[Start of Attachment]

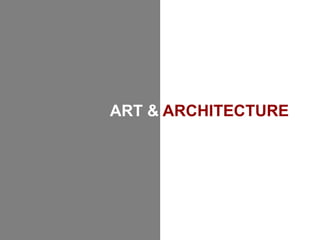 ART & ARCHITECTURE
 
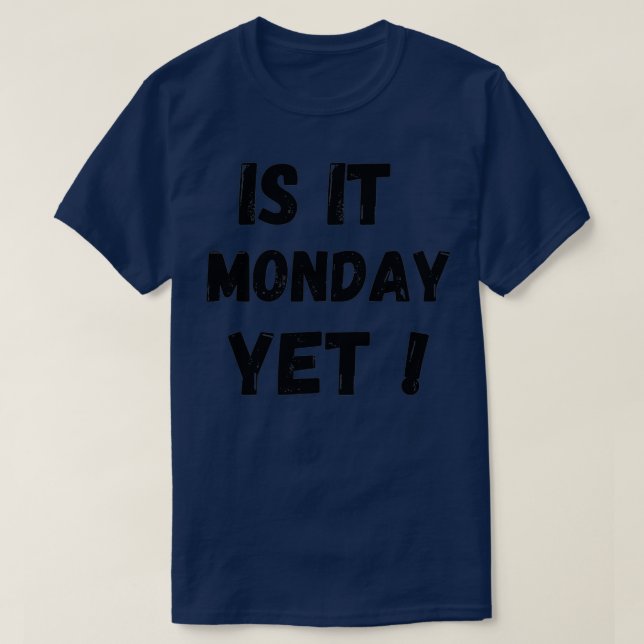 is it monday yet 10 T-Shirt (Design Front)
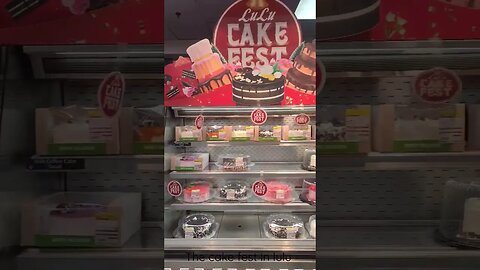 PRESENTING THE CAKE FEST IN LULU HYPERMART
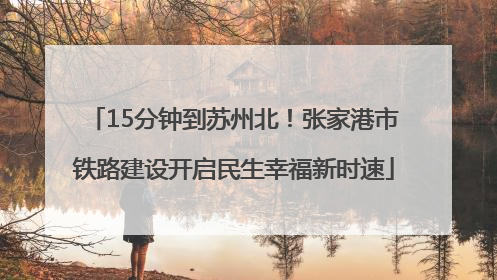 15分钟到苏州北！张家港市铁路建设开启民生幸福新时速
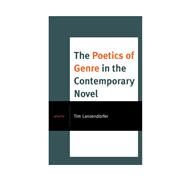 The Poetics of Genre in the Contemporary Novel by Lanzendrfer, Tim, 9781498517300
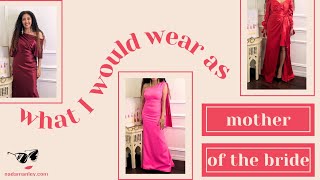 10 Things NOT To Wear as a Mother of the Bride Plus My Mother of the Bride Picks [upl. by Ecaidnac614]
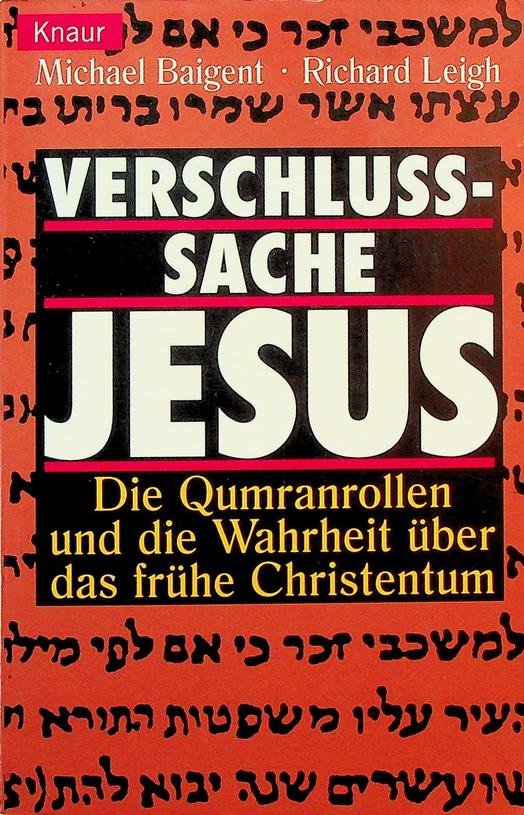 Baigent, Michael / Richard Leigh - Verschlusssache Jesus. Die Qumranrollen und die Wahrheit über das frühe Christentum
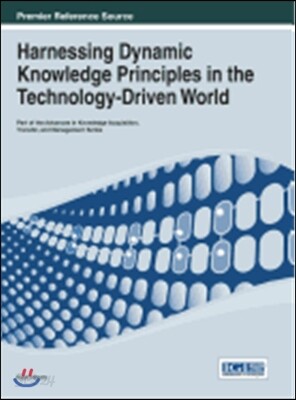 Harnessing Dynamic Knowledge Principles in the Technology-Driven World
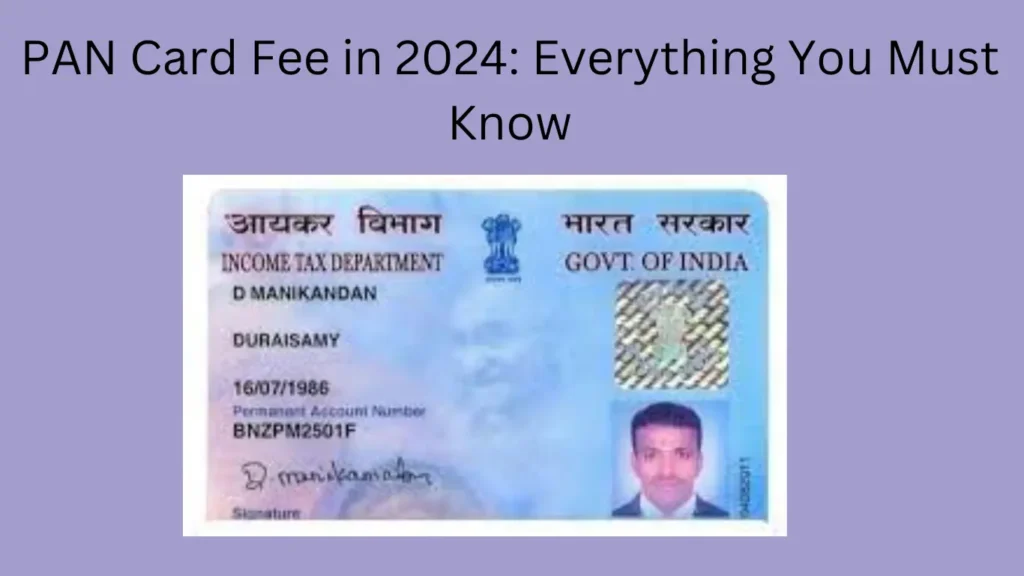 PAN Card Fee in 2024: Everything You Must Know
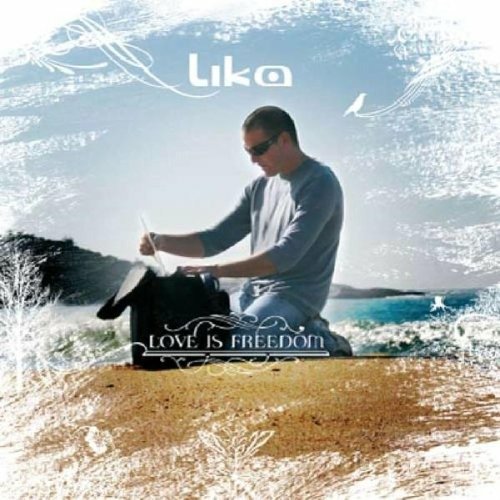 Love Is Freedom - Lika - Musik - Wired Music - 7898922539066 - 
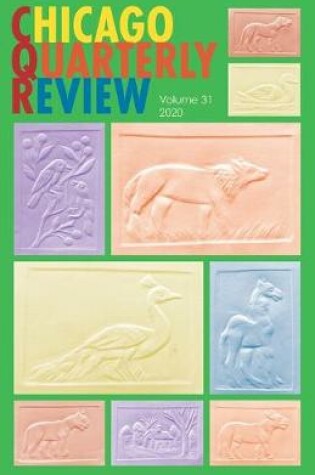 Cover of Chicago Quarterly Review Vol. 31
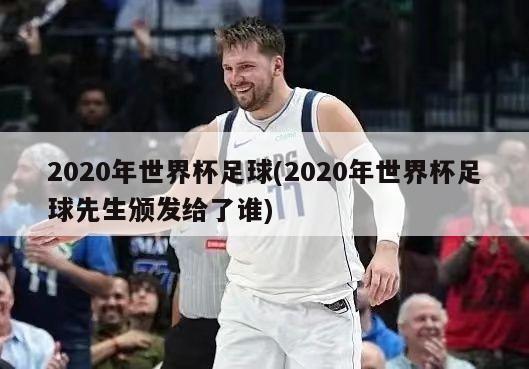 2020年世界杯足球(2020年世界杯足球先生颁发给了谁)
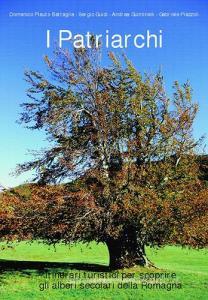 I patriarchi. Itinerari turistici per scoprire gli alberi secolari della Romagna.pdf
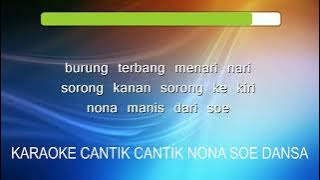 Karaoke Cantik Cantik Nona Soe Dansa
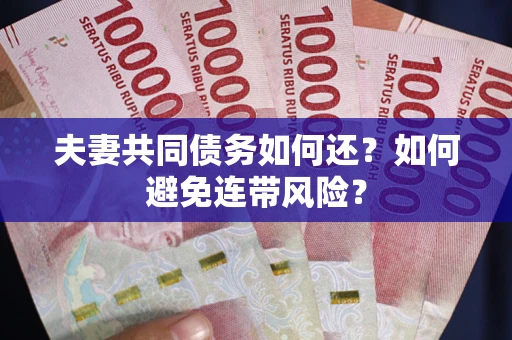 武汉夫妻共同债务如何还？如何避免连带风险？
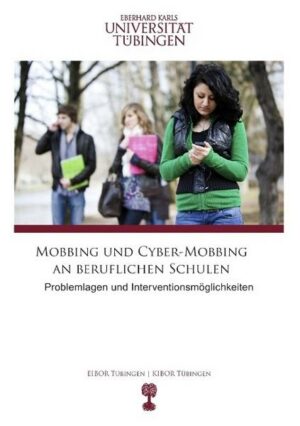 Mobbing und Cyber-Mobbing an beruflichen Schulen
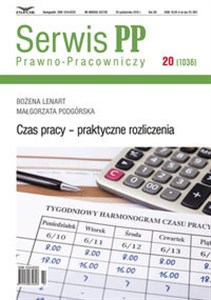 Obrazek Czas pracy  praktyczne rozliczenia Serwis Prawno-Pracowniczy 20/2016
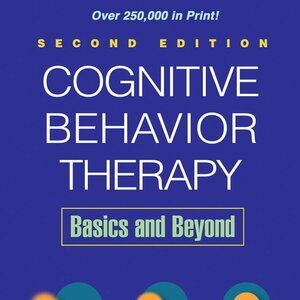 "Cognitive Behavior Therapy: Basics and Beyond" Second Edition by Beck LIKE NEW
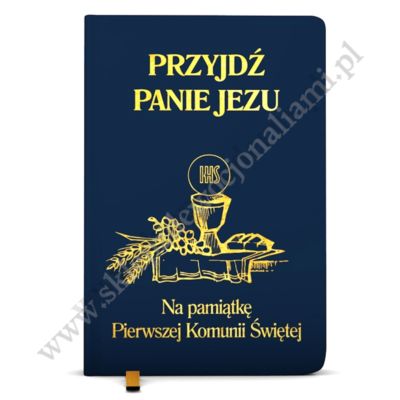 PRZYJDŹ PANIE JEZU - modlitewnik komunijny - 90890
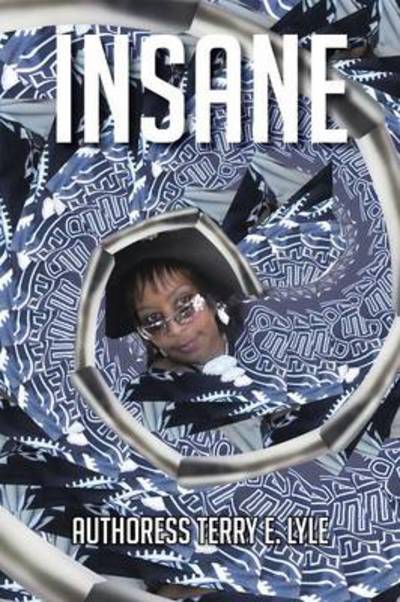 Cover for Authoress Terry E Lyle · Insane (Paperback Book) (2013)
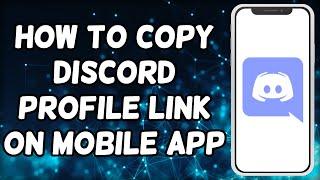 How To Copy Discord Profile Link On Mobile App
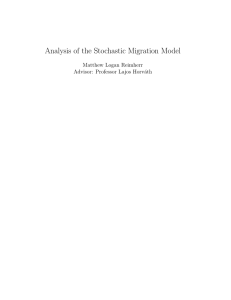 Analysis of the Stochastic Migration Model Matthew Logan Reimherr ath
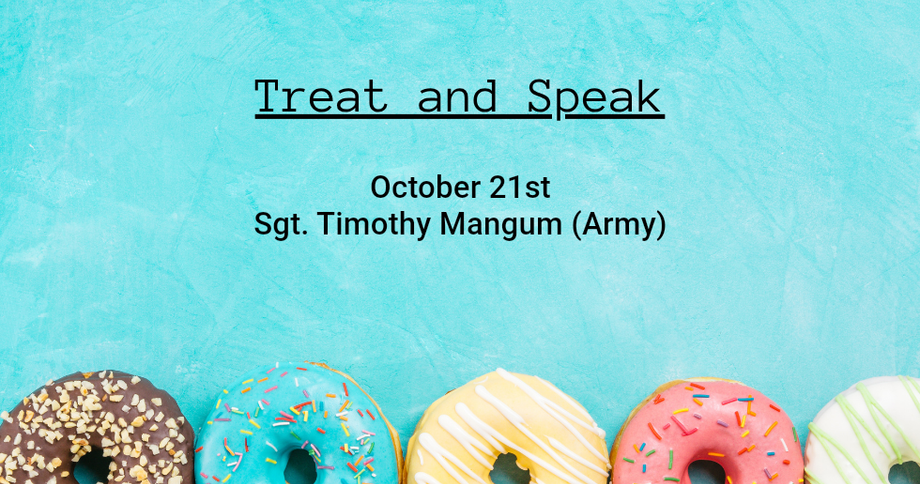 Treat and Speak, October 21st, Sgt. Timothy Mangum (Army) above colorful frosted donuts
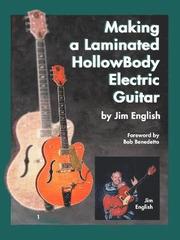 Making A Laminated Hollow Body Electric Guitar (h�ftad)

[End of Attachment]

_WHAT TO WORK ON_
With pictures omitted, reproduce exactly the lines from the line containing "PAN Card Fee" through the end of the data above.

_EXERCISE SOLUTION_
 PAN Card Fee in 2024: Everything You Must Know
 Love Is Freedom - Lika - Musik - Wired Music - 7898922539066 - 
 Cover of Chicago Quarterly Review Vol. 31
 2020年世界杯足球(2020年世界杯足球先生颁发给了谁)
 I patriarchi. Itinerari turistici per scoprire gli alberi secolari della Romagna.pdf
 Karaoke Cantik Cantik Nona Soe Dansa
 武汉夫妻共同债务如何还？如何避免连带风险？
 Mobbing und Cyber-Mobbing an beruflichen Schulen
 Obrazek Czas pracy  praktyczne rozliczenia Serwis Prawno-Pracowniczy 20/2016
 "Cognitive Behavior Therapy: Basics and Beyond" Second Edition by Beck LIKE NEW
 PRZYJDŹ PANIE JEZU - modlitewnik komunijny - 90890
 Cover for Authoress Terry E Lyle · Insane (Paperback Book) (2013)
 How To Copy Discord Profile Link On Mobile App
 Analysis of the Stochastic Migration Model Matthew Logan Reimherr ath
 Treat and Speak, October 21st, Sgt. Timothy Mangum (Army) above colorful frosted donuts
 Making A Laminated Hollow Body Electric Guitar (h�ftad)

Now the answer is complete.